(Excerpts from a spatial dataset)
_ _ _
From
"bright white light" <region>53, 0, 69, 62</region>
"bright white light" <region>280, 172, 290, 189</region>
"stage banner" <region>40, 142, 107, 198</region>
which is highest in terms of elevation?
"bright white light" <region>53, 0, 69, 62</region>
_ _ _
Copy out every line of these entries word for word.

Reply:
From
"bright white light" <region>53, 0, 69, 62</region>
"bright white light" <region>280, 172, 290, 189</region>
"stage banner" <region>40, 142, 107, 198</region>
which is highest in terms of elevation?
"bright white light" <region>53, 0, 69, 62</region>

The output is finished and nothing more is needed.